The Evolving Economics Debate: Keynesian vs. Austrian in the 21st Century
The debate between Keynesian economics and the Austrian School, particularly through the works of Friedrich Hayek, has been a cornerstone of modern economic thought. Both theories offer compelling insights into economic dynamics but each has its own set of strengths and limitations. In the context of the 2020s, it becomes crucial to revisit these frameworks and understand their implications on the quality of life and economic stability.
Austrian Economics and the Frictionless Economy Myth
A cornerstone of Austrian economics is the vision of a frictionless economy, where markets operate without distortions or frictions. However, by the 1930s, this idealized view began to unravel. The widespread and powerful labor unions, along with the rigid civil service and 'built-in frictions,' challenged the notion of a frictionless economy. Market participants were not operating in a vacuum; instead, they were influenced by real-world conditions such as labor relations, government regulations, and psychological biases in valuations.
The concept of 'value illusion'—where a person is reluctant to sell an asset for less than what they paid—played a significant role in market dynamics. This perception froze debts and mobile capital, creating a more rigid economic environment. Furthermore, the condition of the money supply, which was already concerning, was not appropriately addressed by the Federal Reserve. While the Federal Reserve could have expanded the money supply to counteract the shrinkage of M2, the acknowledgment of the true extent of this shrinkage was lacking, leading to inaction.
Keynesian Economics: Valid Points and Limitations
Despite the limitations of Austrian economics, there are valid points in the works of John Maynard Keynes. Keynesian economics posits that during economic downturns, monetary and fiscal policies can be used to stimulate demand and revive economic activity. This approach acknowledges that economic systems are not always self-correcting and require intervention to prevent prolonged downturns. The famous aphorism, 'In the long run, we are all dead,' highlights the existential flaws in the Austrian theory, which overlooks the human cost of economic inactivity.
While Austrian theory offers valuable insights into long-term economic health, it may not adequately account for the 'stickiness' in prices and the need for short-term interventions. The Great Depression serves as a stark reminder of the real-world consequences of economic inaction. Roosevelt's decision to raise the price of gold could have mitigated the M2 problem and potentially hastened the end of the Great Depression. However, the sterilization of this policy by calling in privately held gold delayed the positive effects.
The Modern Economic Landscape: MMT and Fiscal Policy
Modern polities face a different set of challenges compared to the 1930s. The rapid procession of events, including the Great Recession, led many to advocate for more aggressive fiscal policies, such as Modern Monetary Theory (MMT). MMT suggests that governments can finance spending through the issuance of currency, alleviating the fear of fiscal constraints that often hampers conventional Keynesian approaches. However, the focus on monetary stimulus without corresponding adjustments to fiscal policy can have unintended consequences, such as the erosion of the middle class and the accumulation of household debt.

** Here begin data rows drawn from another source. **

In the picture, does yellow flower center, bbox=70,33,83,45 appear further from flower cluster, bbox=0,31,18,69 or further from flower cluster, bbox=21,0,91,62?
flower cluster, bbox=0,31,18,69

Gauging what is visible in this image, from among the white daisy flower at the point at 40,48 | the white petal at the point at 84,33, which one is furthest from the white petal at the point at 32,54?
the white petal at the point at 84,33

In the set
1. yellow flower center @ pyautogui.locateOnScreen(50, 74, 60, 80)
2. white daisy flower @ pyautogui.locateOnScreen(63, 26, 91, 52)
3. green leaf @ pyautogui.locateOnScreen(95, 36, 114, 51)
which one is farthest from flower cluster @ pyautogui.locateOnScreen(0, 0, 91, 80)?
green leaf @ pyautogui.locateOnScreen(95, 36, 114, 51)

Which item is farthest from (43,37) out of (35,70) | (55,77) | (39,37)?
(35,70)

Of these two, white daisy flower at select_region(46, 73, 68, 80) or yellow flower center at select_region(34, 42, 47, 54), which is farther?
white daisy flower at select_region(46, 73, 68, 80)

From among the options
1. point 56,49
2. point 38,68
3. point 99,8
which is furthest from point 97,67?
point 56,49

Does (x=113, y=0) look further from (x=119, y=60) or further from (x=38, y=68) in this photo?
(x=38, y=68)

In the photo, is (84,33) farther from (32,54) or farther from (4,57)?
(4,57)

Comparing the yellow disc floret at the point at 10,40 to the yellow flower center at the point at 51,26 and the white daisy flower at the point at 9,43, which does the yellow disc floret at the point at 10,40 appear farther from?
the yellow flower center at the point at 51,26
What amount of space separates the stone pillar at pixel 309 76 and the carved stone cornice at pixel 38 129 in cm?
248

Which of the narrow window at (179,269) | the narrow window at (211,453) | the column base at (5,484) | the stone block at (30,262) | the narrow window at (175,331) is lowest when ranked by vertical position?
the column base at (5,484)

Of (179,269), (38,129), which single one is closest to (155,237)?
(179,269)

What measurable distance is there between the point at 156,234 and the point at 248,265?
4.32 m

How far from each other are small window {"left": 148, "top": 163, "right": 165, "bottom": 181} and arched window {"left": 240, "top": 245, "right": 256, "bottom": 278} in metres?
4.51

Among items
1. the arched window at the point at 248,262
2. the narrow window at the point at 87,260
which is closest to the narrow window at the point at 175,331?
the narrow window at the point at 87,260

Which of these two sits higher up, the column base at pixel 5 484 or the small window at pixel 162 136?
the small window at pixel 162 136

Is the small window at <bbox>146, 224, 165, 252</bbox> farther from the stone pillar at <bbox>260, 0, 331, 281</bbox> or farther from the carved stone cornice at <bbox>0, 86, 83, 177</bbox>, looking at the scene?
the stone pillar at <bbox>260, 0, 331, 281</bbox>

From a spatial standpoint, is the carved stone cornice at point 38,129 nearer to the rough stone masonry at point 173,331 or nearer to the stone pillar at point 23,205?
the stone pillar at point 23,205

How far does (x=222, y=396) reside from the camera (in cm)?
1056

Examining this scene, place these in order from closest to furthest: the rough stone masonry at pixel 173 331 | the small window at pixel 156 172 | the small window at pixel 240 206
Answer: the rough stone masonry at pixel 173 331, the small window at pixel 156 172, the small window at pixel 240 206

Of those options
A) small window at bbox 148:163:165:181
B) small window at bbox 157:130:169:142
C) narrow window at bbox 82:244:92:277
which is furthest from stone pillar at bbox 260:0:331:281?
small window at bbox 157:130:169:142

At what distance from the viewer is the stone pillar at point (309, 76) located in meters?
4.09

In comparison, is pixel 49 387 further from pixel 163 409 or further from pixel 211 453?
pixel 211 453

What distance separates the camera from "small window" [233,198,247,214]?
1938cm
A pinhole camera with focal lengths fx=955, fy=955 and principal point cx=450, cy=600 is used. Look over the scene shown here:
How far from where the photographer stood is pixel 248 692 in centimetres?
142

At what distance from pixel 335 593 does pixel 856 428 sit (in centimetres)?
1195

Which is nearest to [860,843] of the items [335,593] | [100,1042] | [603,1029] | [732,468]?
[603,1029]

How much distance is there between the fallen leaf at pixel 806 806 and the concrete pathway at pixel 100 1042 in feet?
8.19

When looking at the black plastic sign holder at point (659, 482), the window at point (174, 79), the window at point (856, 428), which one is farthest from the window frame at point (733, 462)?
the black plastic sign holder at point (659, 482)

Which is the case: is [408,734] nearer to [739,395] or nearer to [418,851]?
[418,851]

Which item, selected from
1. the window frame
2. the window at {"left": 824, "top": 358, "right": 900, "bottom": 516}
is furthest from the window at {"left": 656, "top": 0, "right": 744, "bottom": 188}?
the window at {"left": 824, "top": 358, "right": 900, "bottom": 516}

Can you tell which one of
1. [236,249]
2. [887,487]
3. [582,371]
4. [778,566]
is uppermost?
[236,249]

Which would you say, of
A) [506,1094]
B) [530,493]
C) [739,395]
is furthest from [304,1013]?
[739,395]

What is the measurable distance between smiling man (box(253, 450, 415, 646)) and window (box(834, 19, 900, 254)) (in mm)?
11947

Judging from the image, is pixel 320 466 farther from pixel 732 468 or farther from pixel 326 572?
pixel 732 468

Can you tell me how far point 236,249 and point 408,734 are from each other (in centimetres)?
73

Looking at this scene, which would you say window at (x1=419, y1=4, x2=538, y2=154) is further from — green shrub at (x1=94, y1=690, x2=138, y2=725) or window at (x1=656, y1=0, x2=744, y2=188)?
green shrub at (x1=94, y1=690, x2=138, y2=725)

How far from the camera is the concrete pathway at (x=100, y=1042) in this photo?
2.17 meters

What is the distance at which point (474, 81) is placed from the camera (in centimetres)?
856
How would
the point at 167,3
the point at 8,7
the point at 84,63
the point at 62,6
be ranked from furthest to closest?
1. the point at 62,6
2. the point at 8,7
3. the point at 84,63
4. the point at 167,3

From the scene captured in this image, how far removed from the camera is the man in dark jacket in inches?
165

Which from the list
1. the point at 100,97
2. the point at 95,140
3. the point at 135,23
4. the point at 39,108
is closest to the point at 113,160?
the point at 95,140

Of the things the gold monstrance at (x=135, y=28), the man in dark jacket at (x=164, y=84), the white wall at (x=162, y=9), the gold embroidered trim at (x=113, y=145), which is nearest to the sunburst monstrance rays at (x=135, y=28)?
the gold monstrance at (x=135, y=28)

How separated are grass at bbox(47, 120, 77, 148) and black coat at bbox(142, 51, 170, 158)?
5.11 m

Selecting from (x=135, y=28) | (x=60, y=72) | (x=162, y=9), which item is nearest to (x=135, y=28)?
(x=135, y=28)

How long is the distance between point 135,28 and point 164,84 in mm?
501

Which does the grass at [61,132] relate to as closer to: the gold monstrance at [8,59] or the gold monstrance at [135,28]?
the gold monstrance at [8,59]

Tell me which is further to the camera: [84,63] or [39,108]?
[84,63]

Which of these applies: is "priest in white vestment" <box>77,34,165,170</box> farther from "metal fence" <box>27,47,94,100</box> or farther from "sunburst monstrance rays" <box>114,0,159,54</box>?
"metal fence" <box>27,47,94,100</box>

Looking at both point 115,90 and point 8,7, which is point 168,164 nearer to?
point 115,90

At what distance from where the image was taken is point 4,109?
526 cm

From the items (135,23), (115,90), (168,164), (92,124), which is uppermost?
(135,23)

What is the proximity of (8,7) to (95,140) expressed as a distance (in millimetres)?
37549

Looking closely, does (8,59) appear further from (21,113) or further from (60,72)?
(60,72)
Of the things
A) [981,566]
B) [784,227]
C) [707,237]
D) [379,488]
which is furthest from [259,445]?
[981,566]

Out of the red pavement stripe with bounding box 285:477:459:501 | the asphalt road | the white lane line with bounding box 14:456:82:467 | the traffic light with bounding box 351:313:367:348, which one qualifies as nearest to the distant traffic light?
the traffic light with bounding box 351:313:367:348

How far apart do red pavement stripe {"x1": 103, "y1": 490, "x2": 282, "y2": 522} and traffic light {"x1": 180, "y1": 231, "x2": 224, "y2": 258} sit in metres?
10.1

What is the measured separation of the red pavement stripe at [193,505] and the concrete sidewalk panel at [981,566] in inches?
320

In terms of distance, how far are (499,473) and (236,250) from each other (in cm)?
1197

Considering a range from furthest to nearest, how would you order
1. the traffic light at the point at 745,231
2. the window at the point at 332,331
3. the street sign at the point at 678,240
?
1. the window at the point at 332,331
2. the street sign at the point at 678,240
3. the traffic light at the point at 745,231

Comparing the 1950s to today, the quality of life has undergone significant changes. In the post-war era, it was common for families to live on one income, with the ability to purchase homes and send children to college. Today, the situation is starkly different. Two incomes are now necessary to maintain a household, and nearly half of American households live paycheck to paycheck. The erosion of the middle class is evident in the burgeoning population of homeless individuals and the high levels of student debt, which can last for decades.
Conclusion: A Return to Keynesian Economics?
Given the current economic landscape, it seems that a return to Keynesian policies might be more beneficial. While Austrian economics provides a valuable theoretical framework, it may not fully address the 'stickiness' in economic behavior and the need for short-term interventions. Keynesian fiscal policy, with its emphasis on government spending and monetary stimulus, can help address immediate economic challenges, thereby improving the overall quality of life.
However, this approach should not be pursued in a bubble. A balanced approach that combines the long-term insights of Austrian economics with the short-term interventions of Keynesian theory could offer a more sustainable path forward. It is crucial to remember that both theories have their merits and that the key to economic prosperity lies in understanding and integrating these insights.